Care industry shake-up hits women's jobs and role in society
More than 25,000 jobs have been lost in the care industries since the government agreed a major shake-up last April and the impact is particularly hard on women, website nu.nl says on Monday.
The jobs have gone in care for the handicapped and home nursing as well as home helps since the changes began, but employers expect the total to be around 55,000.
‘The end is not in sight and there are more alarming reports every week,’ says Ton Heerts, chairman of the FNV trade union federation.
The FNV wants the government to take action urgently or face a nationwide referendum on the issue. ‘Everyone is affected by the care services. And a referendum about such an important issue where so much is going wrong is only logical,’ Heerts told news agency ANP.

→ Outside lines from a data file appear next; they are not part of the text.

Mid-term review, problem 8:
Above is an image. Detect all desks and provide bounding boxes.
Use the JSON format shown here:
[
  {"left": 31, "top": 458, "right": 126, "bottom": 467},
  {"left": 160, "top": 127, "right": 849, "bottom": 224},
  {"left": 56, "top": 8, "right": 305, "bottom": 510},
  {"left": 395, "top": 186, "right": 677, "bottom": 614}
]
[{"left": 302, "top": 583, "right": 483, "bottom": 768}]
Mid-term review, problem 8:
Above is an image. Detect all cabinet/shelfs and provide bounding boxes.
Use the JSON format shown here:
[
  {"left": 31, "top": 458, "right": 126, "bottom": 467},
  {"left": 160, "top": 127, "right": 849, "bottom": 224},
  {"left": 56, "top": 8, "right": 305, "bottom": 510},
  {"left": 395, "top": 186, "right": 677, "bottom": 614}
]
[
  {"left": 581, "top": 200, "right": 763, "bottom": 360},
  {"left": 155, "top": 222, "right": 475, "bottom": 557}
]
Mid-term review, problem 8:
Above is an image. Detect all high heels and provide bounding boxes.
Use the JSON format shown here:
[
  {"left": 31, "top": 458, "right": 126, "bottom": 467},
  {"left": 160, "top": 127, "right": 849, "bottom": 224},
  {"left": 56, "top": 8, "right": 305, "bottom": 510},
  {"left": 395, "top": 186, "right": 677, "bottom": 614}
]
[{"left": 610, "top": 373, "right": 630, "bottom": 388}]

Ministers are in the process of switching responsibility for long-term care from national to local government.
At the same time, entitlements are being cut and nursing homes closed down.
Friends and family will be expected to do more to help people needing assistance to remain in their own homes, the government says.
Women’s organisations argue they will bear the brunt of the job losses.
At the same time, women will also be at the forefront of picking up the pieces and carrying out unpaid care duties, Dorenda Gerts, chairwoman of the Women’s Council told Trouw on Monday.
‘This is a game between state, local councils and healthcare providers,’ she said.
‘The impact on people does not come into it.’ The Women's Council represents 55 different organisations and is holding a debate on the changes in the care industry in The Hague on Monday.
VU University professor Tineke Abma told Trouw that despite the rosy picture painted by politicians ‘in practice the future does not look too rosy, particularly for women’.
The entire shift in responsibility is like a military operation, she said. ‘The moral purpose, creating a more caring society, is disappearing into the background,’ she said.